The emerging design principle

These papers converge on a single principle: GRPO's uniform compute allocation is the wrong abstraction. Learning signal in GRPO is driven by advantage variance, and advantage variance is not uniformly distributed across trajectories, timesteps, or training iterations.

PCM shows that per-phase gradient variance in VLA trajectories is concentrated in specific chunks. Flash-GRPO shows that timestep difficulty confounds advantage computation in video diffusion. AdaScope shows that denoising stages differ in how much they benefit from RL. E²PO shows that intra-group variance collapses as training progresses. Group Revision shows that hard cases with zero rewards need structured exploration rather than more sampling.

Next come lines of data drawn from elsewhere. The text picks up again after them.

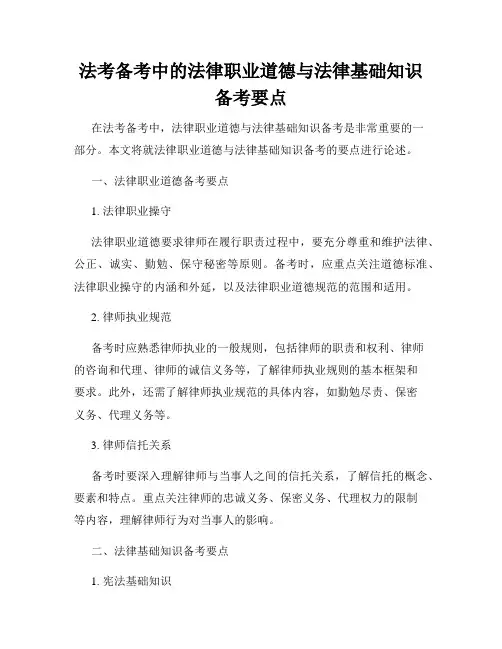 法考备考中的法律职业道德与法律基础知识备考要点

在法考备考中，法律职业道德与法律基础知识备考是非常重要的一部分。本文将就法律职业道德与法律基础知识备考的要点进行论述。

一、法律职业道德备考要点

1. 法律职业操守

法律职业道德要求律师在履行职责过程中，要充分尊重和维护法律、公正、诚实、勤勉、保守秘密等原则。备考时，应重点关注道德标准、法律职业操守的内涵和外延，以及法律职业道德规范的范围和适用。

2. 律师执业规范

备考时应熟悉律师执业的一般规则，包括律师的职责和权利、律师的咨询和代理、律师的诚信义务等，了解律师执业规则的基本框架和要求。此外，还需了解律师执业规范的具体内容，如勤勉尽责、保密义务、代理义务等。

3. 律师信托关系

备考时要深入理解律师与当事人之间的信托关系，了解信托的概念、要素和特点。重点关注律师的忠诚义务、保密义务、代理权力的限制等内容，理解律师行为对当事人的影响。

二、法律基础知识备考要点

1. 宪法基础知识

The MT results show that discriminability of the reward function determines where GRPO is effective.

The practical takeaway for anyone running GRPO in production: profile where your compute goes, measure where your learning signal lives, and allocate accordingly. If your gradient compute dominates wall-clock time (and it probably does), masking low-signal chunks or timesteps can give you 2-5x speedups with no performance loss. If your intra-group variance is collapsing, you need active exploration mechanisms, not larger groups. If your reward is sparse, revision-based approaches can extract signal from failures.

The next generation of GRPO variants will likely combine these insights. Selective backpropagation through high-variance phases, adaptive timestep scheduling, embedding-level perturbation for sustained exploration, and revision-based reward shaping are all compatible modifications. The question is not whether these changes improve GRPO. The papers demonstrate that they do. The question is how to compose them correctly and what the theoretical bounds are on the speedup-accuracy tradeoff.

Standard GRPO is a reasonable starting point. But if you're training 14B models for hundreds of GPU days and backpropagating through every chunk and every timestep, you're paying for compute that produces no learning. The data is clear on this.